A continuación, prepare la solución 0.1-micromolar de microperlas fluorescentes en BRB80 y fluya en al menos un volumen de canal de la solución de microperlas. Monitoree la reacción a través de IRM o TIRF. Cuando se logre la densidad deseada de microperlas, lave el exceso con BRB80.
Fluya las semillas diluidas en la cámara de reacción y monitoree la reacción a través de IRM. Cuando se logre la densidad deseada de semillas, lave el exceso con BRB80. A continuación, prepare una mezcla de extensión de microtúbulos que contenga tubulina sin etiquetar 12 micromolares, GTP de un milimolar, TDT de cinco milimolares en tampón BRB80.
Luego, fluya en al menos un volumen de canal de la mezcla de extensión mientras se asegura de que la temperatura de reacción sea de 28 grados centígrados. Para comenzar, establezca la configuración de imágenes en el software del microscopio. Inicie la toma de imágenes y haga fluir la solución de kinesina a la cámara.
Luego, visualice los microtúbulos de kinesina 1 marcados con GFP. Una vez completada la medición, grabe un video corto en el que el escenario se traduzca lentamente en un movimiento circular o lateral. La proyección mediana de este vídeo servirá como imagen de fondo y se restará de las medidas en bruto.
Cree una proyección mediana en ImageJ a partir de la grabación de fondo haciendo clic en Imagen. Luego, seleccione la opción Pilas y haga clic en Proyecto Z. A continuación, reste la proyección de fondo mediana de los datos de imagen sin procesar haciendo clic en Procesar y luego seleccione la opción Calculadora de imágenes mientras se asegura de verificar la opción de resultado flotante de 32 bits.
Para el registro de imágenes, elija una colección de microperlas cerca del microtúbulo de interés y utilícelas para alinear las imágenes TIRF e IRM. Para cada cuenta de esta colección, utilice la herramienta de selección multipunto para marcar la ubicación aproximada en el canal TIRF y, a continuación, la ubicación correspondiente en el canal IRM. A continuación, ejecute la macro ImageJ proporcionada.
Las microperlas aparecen como manchas oscuras en el canal IRM a la derecha y como puntos brillantes en el canal TIRF a la izquierda. El procedimiento de alineación superpone correctamente los dos canales localizando una selección de cuentas. También se obtuvo un kymograph de moléculas de quinesina marcadas con EGFP que caminan hacia los extremos encogidos de los microtúbulos utilizando este protocolo.
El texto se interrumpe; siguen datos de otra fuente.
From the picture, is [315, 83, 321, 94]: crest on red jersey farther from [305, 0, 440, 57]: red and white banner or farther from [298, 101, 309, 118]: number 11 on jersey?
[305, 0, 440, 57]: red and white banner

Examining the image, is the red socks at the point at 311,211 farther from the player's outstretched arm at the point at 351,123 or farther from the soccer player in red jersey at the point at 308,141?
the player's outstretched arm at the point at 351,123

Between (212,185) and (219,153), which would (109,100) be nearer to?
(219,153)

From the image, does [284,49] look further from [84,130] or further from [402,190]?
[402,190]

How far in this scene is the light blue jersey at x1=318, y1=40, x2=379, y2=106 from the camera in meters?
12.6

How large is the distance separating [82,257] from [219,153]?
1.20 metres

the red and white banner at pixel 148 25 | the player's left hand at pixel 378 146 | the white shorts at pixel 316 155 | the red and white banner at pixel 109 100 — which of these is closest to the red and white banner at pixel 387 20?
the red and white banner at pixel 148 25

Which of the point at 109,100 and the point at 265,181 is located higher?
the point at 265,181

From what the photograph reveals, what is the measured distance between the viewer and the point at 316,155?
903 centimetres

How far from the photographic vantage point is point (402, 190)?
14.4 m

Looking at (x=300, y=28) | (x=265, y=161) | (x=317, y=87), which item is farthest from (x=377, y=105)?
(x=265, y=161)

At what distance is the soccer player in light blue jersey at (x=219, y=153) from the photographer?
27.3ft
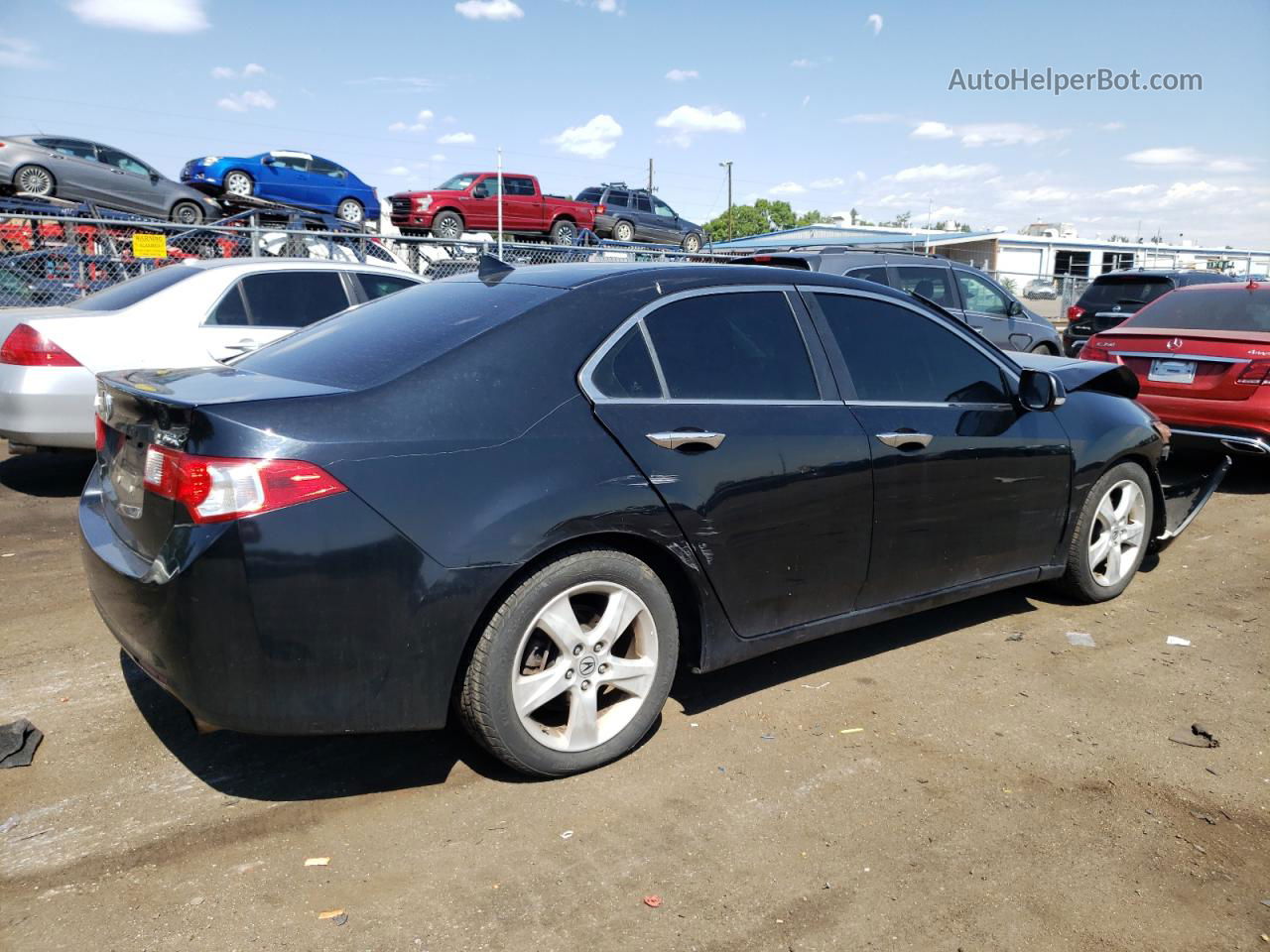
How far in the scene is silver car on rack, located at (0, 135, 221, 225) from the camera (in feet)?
56.5

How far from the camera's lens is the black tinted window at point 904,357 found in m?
3.98

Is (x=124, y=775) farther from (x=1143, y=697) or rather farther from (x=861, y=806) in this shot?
(x=1143, y=697)

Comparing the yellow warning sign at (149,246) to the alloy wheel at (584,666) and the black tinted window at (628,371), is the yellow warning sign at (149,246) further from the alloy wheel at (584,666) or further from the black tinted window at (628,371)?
the alloy wheel at (584,666)

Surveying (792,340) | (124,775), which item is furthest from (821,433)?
(124,775)

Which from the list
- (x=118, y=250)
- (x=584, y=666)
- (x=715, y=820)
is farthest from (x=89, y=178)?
(x=715, y=820)

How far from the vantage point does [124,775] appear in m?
3.19

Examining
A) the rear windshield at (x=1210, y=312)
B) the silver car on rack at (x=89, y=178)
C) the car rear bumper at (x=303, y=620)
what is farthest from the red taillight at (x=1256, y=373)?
the silver car on rack at (x=89, y=178)

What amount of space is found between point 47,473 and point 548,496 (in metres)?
6.40

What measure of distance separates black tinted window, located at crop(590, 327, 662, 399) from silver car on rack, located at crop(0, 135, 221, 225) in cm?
1595

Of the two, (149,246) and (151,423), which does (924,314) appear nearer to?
(151,423)

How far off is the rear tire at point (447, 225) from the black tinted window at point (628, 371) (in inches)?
733

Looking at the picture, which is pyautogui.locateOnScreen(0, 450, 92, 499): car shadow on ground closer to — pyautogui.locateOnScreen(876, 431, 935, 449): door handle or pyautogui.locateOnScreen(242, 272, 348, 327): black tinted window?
pyautogui.locateOnScreen(242, 272, 348, 327): black tinted window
Al realizar este procedimiento, es importante elegir objetivos de alta apertura numérica para lograr una reflexión interna total y también para maximizar la eficiencia de la recolección y el contraste de la imagen. Este método se puede utilizar para imágenes de alta resolución de moléculas fluorescentes individuales simultáneamente dentro de la estructura macromolecular lo suficientemente masiva como para ser visualizada por IRM, como la membrana celular o el filamento de actina. Este protocolo también proporciona un procedimiento fácilmente adaptable para imágenes simultáneas con cualquier combinación de IRM, TIRF y epifluorescencia.